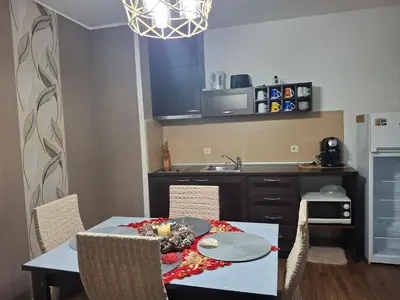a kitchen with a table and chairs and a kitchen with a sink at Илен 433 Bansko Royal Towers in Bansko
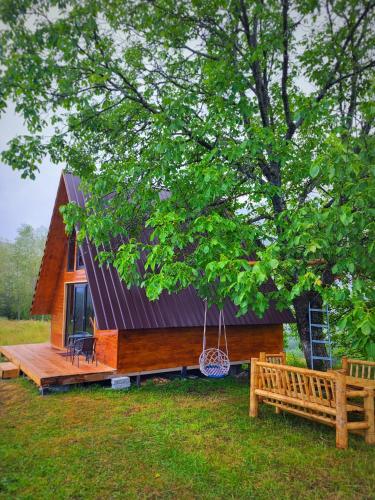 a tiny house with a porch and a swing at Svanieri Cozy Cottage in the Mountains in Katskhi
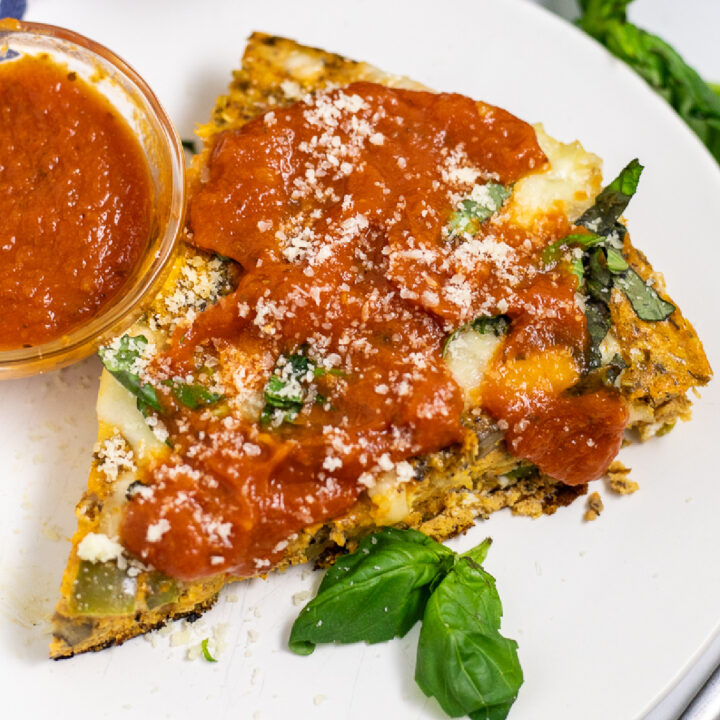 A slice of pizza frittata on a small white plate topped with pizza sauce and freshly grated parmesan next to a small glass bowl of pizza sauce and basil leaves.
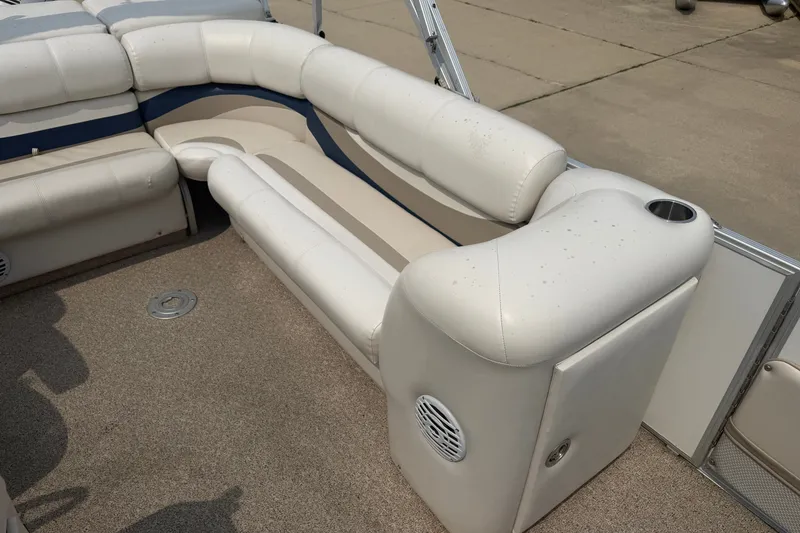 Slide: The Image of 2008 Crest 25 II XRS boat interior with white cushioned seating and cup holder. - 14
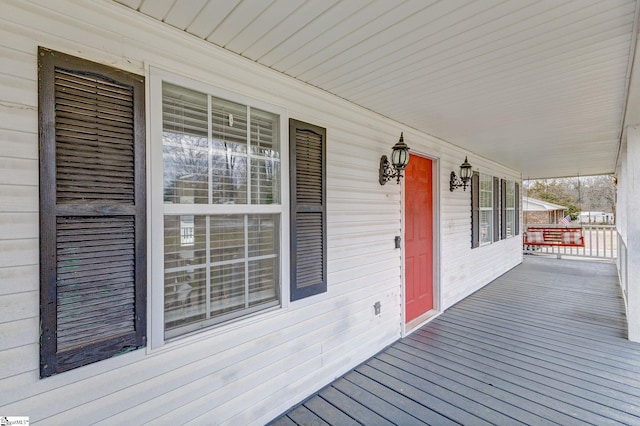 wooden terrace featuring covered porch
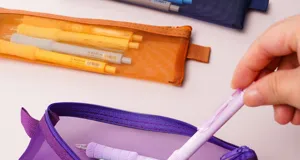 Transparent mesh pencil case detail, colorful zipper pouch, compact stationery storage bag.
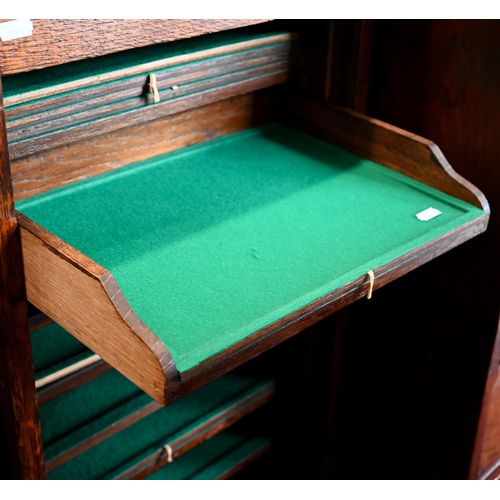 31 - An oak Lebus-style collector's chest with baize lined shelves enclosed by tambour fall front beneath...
--------------------------------------------------
| Problem statement |
"Slide: The Image" marks the first line to copy; copy that line and every line after it through the last line of the listing, exactly and without pictures.

| Response |
 Slide: The Image of 2008 Crest 25 II XRS boat interior with white cushioned seating and cup holder. - 14
 wooden terrace featuring covered porch
 Transparent mesh pencil case detail, colorful zipper pouch, compact stationery storage bag.
 31 - An oak Lebus-style collector's chest with baize lined shelves enclosed by tambour fall front beneath...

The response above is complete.